Dosen pengampu : Muhammad Said M.Ag

#Tugas#Uas#Jurnalistik.

Fatwa Syaikh Abdul Aziz bin Baz rahimahullah

Pertanyaan:

Ada yang mengatakan bahwa sesungguhnya doa dan takdir bisa saling mengubah. Doa bisa menolak sebagian takdir atau bencana, sebagaimana berbuat baik kepada orang tua akan memberkahi (menambah kebaikan) umur seorang hamba. Kami memohon penjelasan bagaimana kaidah dalam masalah ini?

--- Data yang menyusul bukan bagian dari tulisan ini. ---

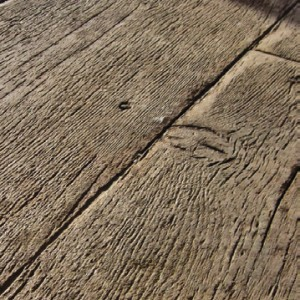 Gilpins-Fall-Bridge-Plank-Stamped-Concrete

Baca Juga: Memahami Macam-macam Takdir

Jawaban:

Terdapat dalam hadis Tsauban radhiyallahu ‘anhu, dari Nabi shallallahu ‘alaihi wa sallam, bahwasanya beliau bersabda,

إن العبد ليحرم الرزق بالذنب يصيبه، وإن القضاء لا يرده إلا الدعاء، وإن الدعاء مع القضاء يعتلجان إلى يوم القيامة، وإن البر يزيد في العمر

“Sesungguhnya seorang hamba terhalangi dari rizkinya karena dosa yang dilakukannya. Sesungguhnya takdir itu tidaklah berubah kecuali dengan doa. Sesungguhnya doa dan takdir saling berusaha untuk mendahului, hingga hari kiamat. Dan sesungguhnya perbuatan baik (kepada orang tua) itu memperpanjang umur.” (HR. Ahmad no. 22438, Ibnu Majah no. 22438, dihasankan oleh Syu’aib Al-Arnauth dalam Takhrij Al-Musnad)

Maka, perbuatan berdoa itu adalah bagian dari takdir, dan takdir itu pasti terjadi. Atas kehendak Allah-lah terjadi dan tercegahnya segala sesuatu. Dia juga yang menakdirkan dan mencegah segala sesuatu baik dengan sebab doa, sedekah, atau amal salih. Dan Dia menjadikan perkara-perkara ini sebagai sebab-sebab dari semua itu (rizki, panjang umur, dll), yang tidak lepas dari ketetapan-Nya.

Suatu takdir bisa saja diperbaiki dengan takdir lain. Takdir dan doa saling mendahului satu sama lain. Contohnya, ketika Anda menggembala kambing atau unta, terkadang Engkau mendapati mereka di ladang yang sangat baik. Ini terjadi karena takdir Allah. Terkadang Engkau mendapati mereka berada di ladang yang cukup baik dan terkadang Engkau dapati mereka di ladang yang buruk dan tandus. Ini juga karena takdir Allah. Bahkan terkadang yang buruk adalah perlakuanmu kepada mereka. Namun yang menjadi kewajiban bagimu adalah berusaha memastikan bahwa hewan ternak tersebut dalam keadaan baik serta menjauhkannya dari keburukan. Namun, semua ini terjadi atas takdir Allah.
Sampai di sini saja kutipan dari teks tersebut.